Conditional edge requirements:

  • Route from validate_output to finalize when JSON parsing succeeds, required keys exist, and values are supported by the source text.
  • Route from validate_output to repair_output when output is malformed or incomplete and retry_count < max_retries.
  • Route from validate_output to mark_needs_review when repair attempts are exhausted or the input does not contain enough evidence for required fields.
  • Increment retry_count only in the repair path.

Inputs and Outputs

  • Input: unstructured product or document text containing technical specifications.
  • Output: a JSON-compatible dictionary with cpu, memory, and storage, plus status and validation metadata.
  • Intermediate artifacts: cleaned input text, extraction prompt output, transformation prompt output, parser result, validation errors, missing fields, and repair attempts.

Example input shape:

{
"input": "The laptop includes a 3.5 GHz octa-core processor, 16GB RAM, and a 1TB NVMe SSD."
}

Example successful output shape:

{
"status": "ok",
"specifications": {
"cpu": "3.5 GHz octa-core processor",
"memory": "16GB RAM",
"storage": "1TB NVMe SSD"
},
"missing_fields": [],
"validation_errors": []
}

Failure Cases

Document expected failures, retries, fallback behavior, and human-review points.

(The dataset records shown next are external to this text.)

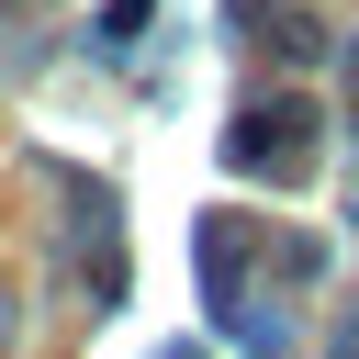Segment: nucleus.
I'll use <instances>...</instances> for the list:
<instances>
[{
  "instance_id": "1",
  "label": "nucleus",
  "mask_w": 359,
  "mask_h": 359,
  "mask_svg": "<svg viewBox=\"0 0 359 359\" xmlns=\"http://www.w3.org/2000/svg\"><path fill=\"white\" fill-rule=\"evenodd\" d=\"M303 123H314L303 101H258V112L224 135V168H247V180H292V168L314 157V135H303Z\"/></svg>"
},
{
  "instance_id": "2",
  "label": "nucleus",
  "mask_w": 359,
  "mask_h": 359,
  "mask_svg": "<svg viewBox=\"0 0 359 359\" xmlns=\"http://www.w3.org/2000/svg\"><path fill=\"white\" fill-rule=\"evenodd\" d=\"M146 22H157V0H112V11H101V45H112V56H123V45H135V34H146Z\"/></svg>"
},
{
  "instance_id": "3",
  "label": "nucleus",
  "mask_w": 359,
  "mask_h": 359,
  "mask_svg": "<svg viewBox=\"0 0 359 359\" xmlns=\"http://www.w3.org/2000/svg\"><path fill=\"white\" fill-rule=\"evenodd\" d=\"M348 123H359V45H348Z\"/></svg>"
},
{
  "instance_id": "4",
  "label": "nucleus",
  "mask_w": 359,
  "mask_h": 359,
  "mask_svg": "<svg viewBox=\"0 0 359 359\" xmlns=\"http://www.w3.org/2000/svg\"><path fill=\"white\" fill-rule=\"evenodd\" d=\"M337 337H348V348H359V314H348V325H337Z\"/></svg>"
}]
</instances>
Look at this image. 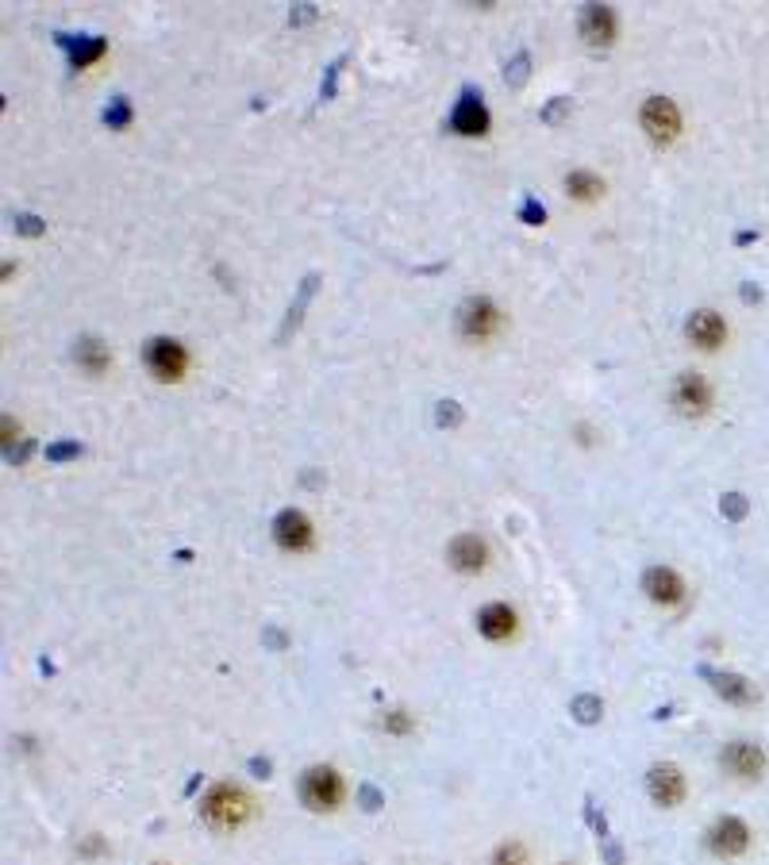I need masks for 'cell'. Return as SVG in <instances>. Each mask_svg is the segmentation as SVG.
Masks as SVG:
<instances>
[{
  "label": "cell",
  "mask_w": 769,
  "mask_h": 865,
  "mask_svg": "<svg viewBox=\"0 0 769 865\" xmlns=\"http://www.w3.org/2000/svg\"><path fill=\"white\" fill-rule=\"evenodd\" d=\"M581 35L593 47H608L616 39V12L608 4H585L581 8Z\"/></svg>",
  "instance_id": "4fadbf2b"
},
{
  "label": "cell",
  "mask_w": 769,
  "mask_h": 865,
  "mask_svg": "<svg viewBox=\"0 0 769 865\" xmlns=\"http://www.w3.org/2000/svg\"><path fill=\"white\" fill-rule=\"evenodd\" d=\"M273 543L281 546V550H289V554L308 550L312 546V523H308V516L297 512V508H285L281 516L273 519Z\"/></svg>",
  "instance_id": "30bf717a"
},
{
  "label": "cell",
  "mask_w": 769,
  "mask_h": 865,
  "mask_svg": "<svg viewBox=\"0 0 769 865\" xmlns=\"http://www.w3.org/2000/svg\"><path fill=\"white\" fill-rule=\"evenodd\" d=\"M746 846H750V827H746L739 816H723L712 823V831H708V850H712L716 858H739V854H746Z\"/></svg>",
  "instance_id": "52a82bcc"
},
{
  "label": "cell",
  "mask_w": 769,
  "mask_h": 865,
  "mask_svg": "<svg viewBox=\"0 0 769 865\" xmlns=\"http://www.w3.org/2000/svg\"><path fill=\"white\" fill-rule=\"evenodd\" d=\"M493 865H527V850H523V842H500L497 854H493Z\"/></svg>",
  "instance_id": "603a6c76"
},
{
  "label": "cell",
  "mask_w": 769,
  "mask_h": 865,
  "mask_svg": "<svg viewBox=\"0 0 769 865\" xmlns=\"http://www.w3.org/2000/svg\"><path fill=\"white\" fill-rule=\"evenodd\" d=\"M570 712L577 723H596L600 712H604V704H600V696H577L570 704Z\"/></svg>",
  "instance_id": "7402d4cb"
},
{
  "label": "cell",
  "mask_w": 769,
  "mask_h": 865,
  "mask_svg": "<svg viewBox=\"0 0 769 865\" xmlns=\"http://www.w3.org/2000/svg\"><path fill=\"white\" fill-rule=\"evenodd\" d=\"M104 124H108V127H116V131H120V127L131 124V108H127V100H124V97H116V100H112V104H108V108H104Z\"/></svg>",
  "instance_id": "d4e9b609"
},
{
  "label": "cell",
  "mask_w": 769,
  "mask_h": 865,
  "mask_svg": "<svg viewBox=\"0 0 769 865\" xmlns=\"http://www.w3.org/2000/svg\"><path fill=\"white\" fill-rule=\"evenodd\" d=\"M312 20H316V8H312V4H300V8H293V12H289V24H293V27L312 24Z\"/></svg>",
  "instance_id": "d6a6232c"
},
{
  "label": "cell",
  "mask_w": 769,
  "mask_h": 865,
  "mask_svg": "<svg viewBox=\"0 0 769 865\" xmlns=\"http://www.w3.org/2000/svg\"><path fill=\"white\" fill-rule=\"evenodd\" d=\"M497 323H500V312L489 297H470L458 308V331H462L466 339H473V343L489 339V335L497 331Z\"/></svg>",
  "instance_id": "277c9868"
},
{
  "label": "cell",
  "mask_w": 769,
  "mask_h": 865,
  "mask_svg": "<svg viewBox=\"0 0 769 865\" xmlns=\"http://www.w3.org/2000/svg\"><path fill=\"white\" fill-rule=\"evenodd\" d=\"M673 408L681 416H704L712 408V385L700 373H681L673 381Z\"/></svg>",
  "instance_id": "ba28073f"
},
{
  "label": "cell",
  "mask_w": 769,
  "mask_h": 865,
  "mask_svg": "<svg viewBox=\"0 0 769 865\" xmlns=\"http://www.w3.org/2000/svg\"><path fill=\"white\" fill-rule=\"evenodd\" d=\"M250 769H254V777H270V762H258V758H254Z\"/></svg>",
  "instance_id": "e575fe53"
},
{
  "label": "cell",
  "mask_w": 769,
  "mask_h": 865,
  "mask_svg": "<svg viewBox=\"0 0 769 865\" xmlns=\"http://www.w3.org/2000/svg\"><path fill=\"white\" fill-rule=\"evenodd\" d=\"M58 43L70 50V66H74V70L93 66L100 54H104V39H97V35H77V39H70V35H58Z\"/></svg>",
  "instance_id": "e0dca14e"
},
{
  "label": "cell",
  "mask_w": 769,
  "mask_h": 865,
  "mask_svg": "<svg viewBox=\"0 0 769 865\" xmlns=\"http://www.w3.org/2000/svg\"><path fill=\"white\" fill-rule=\"evenodd\" d=\"M643 127L646 135L654 139V143H673L677 139V131H681V112H677V104L670 97H650L643 104Z\"/></svg>",
  "instance_id": "8992f818"
},
{
  "label": "cell",
  "mask_w": 769,
  "mask_h": 865,
  "mask_svg": "<svg viewBox=\"0 0 769 865\" xmlns=\"http://www.w3.org/2000/svg\"><path fill=\"white\" fill-rule=\"evenodd\" d=\"M566 193L577 200H596L604 193V181L589 170H573L570 177H566Z\"/></svg>",
  "instance_id": "44dd1931"
},
{
  "label": "cell",
  "mask_w": 769,
  "mask_h": 865,
  "mask_svg": "<svg viewBox=\"0 0 769 865\" xmlns=\"http://www.w3.org/2000/svg\"><path fill=\"white\" fill-rule=\"evenodd\" d=\"M720 512L727 519H735V523H739V519L746 516V496L743 493H727V496H723V504H720Z\"/></svg>",
  "instance_id": "83f0119b"
},
{
  "label": "cell",
  "mask_w": 769,
  "mask_h": 865,
  "mask_svg": "<svg viewBox=\"0 0 769 865\" xmlns=\"http://www.w3.org/2000/svg\"><path fill=\"white\" fill-rule=\"evenodd\" d=\"M154 865H166V862H154Z\"/></svg>",
  "instance_id": "d590c367"
},
{
  "label": "cell",
  "mask_w": 769,
  "mask_h": 865,
  "mask_svg": "<svg viewBox=\"0 0 769 865\" xmlns=\"http://www.w3.org/2000/svg\"><path fill=\"white\" fill-rule=\"evenodd\" d=\"M447 558L458 573H481L485 562H489V546L481 543L477 535H458V539L447 546Z\"/></svg>",
  "instance_id": "9a60e30c"
},
{
  "label": "cell",
  "mask_w": 769,
  "mask_h": 865,
  "mask_svg": "<svg viewBox=\"0 0 769 865\" xmlns=\"http://www.w3.org/2000/svg\"><path fill=\"white\" fill-rule=\"evenodd\" d=\"M247 816H250V796L239 785H231V781L212 785L208 796L200 800V819L212 831H235V827L247 823Z\"/></svg>",
  "instance_id": "6da1fadb"
},
{
  "label": "cell",
  "mask_w": 769,
  "mask_h": 865,
  "mask_svg": "<svg viewBox=\"0 0 769 865\" xmlns=\"http://www.w3.org/2000/svg\"><path fill=\"white\" fill-rule=\"evenodd\" d=\"M720 762L731 777H739V781H754V777H762V769H766V750H762L758 742L735 739V742L723 746Z\"/></svg>",
  "instance_id": "5b68a950"
},
{
  "label": "cell",
  "mask_w": 769,
  "mask_h": 865,
  "mask_svg": "<svg viewBox=\"0 0 769 865\" xmlns=\"http://www.w3.org/2000/svg\"><path fill=\"white\" fill-rule=\"evenodd\" d=\"M646 792H650V800H654L658 808H677V804L685 800V777H681V769L670 766V762L654 766L646 773Z\"/></svg>",
  "instance_id": "9c48e42d"
},
{
  "label": "cell",
  "mask_w": 769,
  "mask_h": 865,
  "mask_svg": "<svg viewBox=\"0 0 769 865\" xmlns=\"http://www.w3.org/2000/svg\"><path fill=\"white\" fill-rule=\"evenodd\" d=\"M435 423H439V427H458V423H462V408H458L454 400H443V404L435 408Z\"/></svg>",
  "instance_id": "4316f807"
},
{
  "label": "cell",
  "mask_w": 769,
  "mask_h": 865,
  "mask_svg": "<svg viewBox=\"0 0 769 865\" xmlns=\"http://www.w3.org/2000/svg\"><path fill=\"white\" fill-rule=\"evenodd\" d=\"M450 131H458V135H485L489 131V108L481 104V93H473V89L462 93L454 116H450Z\"/></svg>",
  "instance_id": "7c38bea8"
},
{
  "label": "cell",
  "mask_w": 769,
  "mask_h": 865,
  "mask_svg": "<svg viewBox=\"0 0 769 865\" xmlns=\"http://www.w3.org/2000/svg\"><path fill=\"white\" fill-rule=\"evenodd\" d=\"M566 116H570V97H558V100H550V104H546L543 108V120L550 127H558L562 124V120H566Z\"/></svg>",
  "instance_id": "484cf974"
},
{
  "label": "cell",
  "mask_w": 769,
  "mask_h": 865,
  "mask_svg": "<svg viewBox=\"0 0 769 865\" xmlns=\"http://www.w3.org/2000/svg\"><path fill=\"white\" fill-rule=\"evenodd\" d=\"M520 220L523 223H546V208L535 197H527V200H523V208H520Z\"/></svg>",
  "instance_id": "4dcf8cb0"
},
{
  "label": "cell",
  "mask_w": 769,
  "mask_h": 865,
  "mask_svg": "<svg viewBox=\"0 0 769 865\" xmlns=\"http://www.w3.org/2000/svg\"><path fill=\"white\" fill-rule=\"evenodd\" d=\"M66 458H81V446H77V443H54V446H47V462H66Z\"/></svg>",
  "instance_id": "f546056e"
},
{
  "label": "cell",
  "mask_w": 769,
  "mask_h": 865,
  "mask_svg": "<svg viewBox=\"0 0 769 865\" xmlns=\"http://www.w3.org/2000/svg\"><path fill=\"white\" fill-rule=\"evenodd\" d=\"M362 808H366V812H377V808H381V796H377V789H370V785L362 789Z\"/></svg>",
  "instance_id": "836d02e7"
},
{
  "label": "cell",
  "mask_w": 769,
  "mask_h": 865,
  "mask_svg": "<svg viewBox=\"0 0 769 865\" xmlns=\"http://www.w3.org/2000/svg\"><path fill=\"white\" fill-rule=\"evenodd\" d=\"M74 358H77V366L85 373H104L108 370V362H112V354H108V346L100 343V339H93V335H85V339H77L74 346Z\"/></svg>",
  "instance_id": "ac0fdd59"
},
{
  "label": "cell",
  "mask_w": 769,
  "mask_h": 865,
  "mask_svg": "<svg viewBox=\"0 0 769 865\" xmlns=\"http://www.w3.org/2000/svg\"><path fill=\"white\" fill-rule=\"evenodd\" d=\"M643 589L646 596L654 600V604H662V608H670V604H681L685 600V581L673 573L670 566H650L643 573Z\"/></svg>",
  "instance_id": "8fae6325"
},
{
  "label": "cell",
  "mask_w": 769,
  "mask_h": 865,
  "mask_svg": "<svg viewBox=\"0 0 769 865\" xmlns=\"http://www.w3.org/2000/svg\"><path fill=\"white\" fill-rule=\"evenodd\" d=\"M300 800L308 812H335L343 804V777L331 766H312L300 777Z\"/></svg>",
  "instance_id": "7a4b0ae2"
},
{
  "label": "cell",
  "mask_w": 769,
  "mask_h": 865,
  "mask_svg": "<svg viewBox=\"0 0 769 865\" xmlns=\"http://www.w3.org/2000/svg\"><path fill=\"white\" fill-rule=\"evenodd\" d=\"M685 335H689L700 350H716V346L727 339V323H723V316H716V312L700 308V312H693L689 323H685Z\"/></svg>",
  "instance_id": "5bb4252c"
},
{
  "label": "cell",
  "mask_w": 769,
  "mask_h": 865,
  "mask_svg": "<svg viewBox=\"0 0 769 865\" xmlns=\"http://www.w3.org/2000/svg\"><path fill=\"white\" fill-rule=\"evenodd\" d=\"M712 689L720 692L723 700H731V704H750L754 700L750 681L739 677V673H712Z\"/></svg>",
  "instance_id": "d6986e66"
},
{
  "label": "cell",
  "mask_w": 769,
  "mask_h": 865,
  "mask_svg": "<svg viewBox=\"0 0 769 865\" xmlns=\"http://www.w3.org/2000/svg\"><path fill=\"white\" fill-rule=\"evenodd\" d=\"M143 358H147V370L158 381H177L185 373V366H189V354H185V346L177 343V339H150Z\"/></svg>",
  "instance_id": "3957f363"
},
{
  "label": "cell",
  "mask_w": 769,
  "mask_h": 865,
  "mask_svg": "<svg viewBox=\"0 0 769 865\" xmlns=\"http://www.w3.org/2000/svg\"><path fill=\"white\" fill-rule=\"evenodd\" d=\"M316 281H320V277H316V273H308V277H304V281H300V293H297V300H293V308H289V316H285V323H281V343H285V339H289V331H297L300 316H304V308H308V300H312V293H316Z\"/></svg>",
  "instance_id": "ffe728a7"
},
{
  "label": "cell",
  "mask_w": 769,
  "mask_h": 865,
  "mask_svg": "<svg viewBox=\"0 0 769 865\" xmlns=\"http://www.w3.org/2000/svg\"><path fill=\"white\" fill-rule=\"evenodd\" d=\"M477 631L485 635V639H508L512 631H516V612L508 608V604H485L481 612H477Z\"/></svg>",
  "instance_id": "2e32d148"
},
{
  "label": "cell",
  "mask_w": 769,
  "mask_h": 865,
  "mask_svg": "<svg viewBox=\"0 0 769 865\" xmlns=\"http://www.w3.org/2000/svg\"><path fill=\"white\" fill-rule=\"evenodd\" d=\"M16 231H20V235H43V220L31 216V212H20V216H16Z\"/></svg>",
  "instance_id": "1f68e13d"
},
{
  "label": "cell",
  "mask_w": 769,
  "mask_h": 865,
  "mask_svg": "<svg viewBox=\"0 0 769 865\" xmlns=\"http://www.w3.org/2000/svg\"><path fill=\"white\" fill-rule=\"evenodd\" d=\"M527 74H531V58H527V50H520V54L504 66V81H508V85H523Z\"/></svg>",
  "instance_id": "cb8c5ba5"
},
{
  "label": "cell",
  "mask_w": 769,
  "mask_h": 865,
  "mask_svg": "<svg viewBox=\"0 0 769 865\" xmlns=\"http://www.w3.org/2000/svg\"><path fill=\"white\" fill-rule=\"evenodd\" d=\"M381 727L389 731V735H404V731H412V719L404 716V712H385V719H381Z\"/></svg>",
  "instance_id": "f1b7e54d"
}]
</instances>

  • Empty or whitespace-only input should fail before any LLM call and set status to failed.
  • Malformed JSON from the transformation prompt should be parsed as a validation error and routed to repair_output when retries remain.
  • Missing required fields should not be hallucinated. The graph should either repair by rechecking the source text or return needs_review with the missing field list.
  • Extracted values that are not supported by the source text should be rejected or marked for review.
  • Oversized input should be handled by truncation, chunking, or a documented validation error before the extraction prompt.
  • Repeated repair failure should end in mark_needs_review, not an infinite loop.
  • Provider or model invocation errors should be captured in validation_errors or a dedicated runtime error field, then surfaced in final_output.

Test Ideas

  • Verify the happy path with the chapter-style laptop sentence and assert that cpu, memory, and storage are populated.
  • Verify that a mocked malformed JSON response routes through repair_output and then finalizes after a valid repair.
  • Verify that missing storage information returns needs_review or a documented null policy instead of inventing storage.
  • Verify that retry_count increments only on the repair path and cannot exceed max_retries.
  • Verify that intermediate_artifacts contains each prompt output and validation decision in execution order.
  • Verify that empty input fails before calling the LLM.
  • Verify that the final state always includes status, final_output, and validation metadata.

Open Questions

  • docs/agentic-design-patterns-toc.md lists Chapter 1 as logical pages 18-29, but the PDF text extraction shows the visible Chapter 1 section at page labels 23-35. Confirm whether future requirement documents should cite only TOC logical pages, extracted PDF labels, or both.
  • Should the first implementation keep the chapter's fixed cpu, memory, and storage schema, or should it accept a configurable extraction schema to support broader document-processing examples?
  • Should absent required fields be represented as null in specifications, omitted entirely, or treated as needs_review?
  • Which model provider should the runnable example target first, and should structured output be enforced with provider-native JSON mode, LangChain parsers, or deterministic post-processing?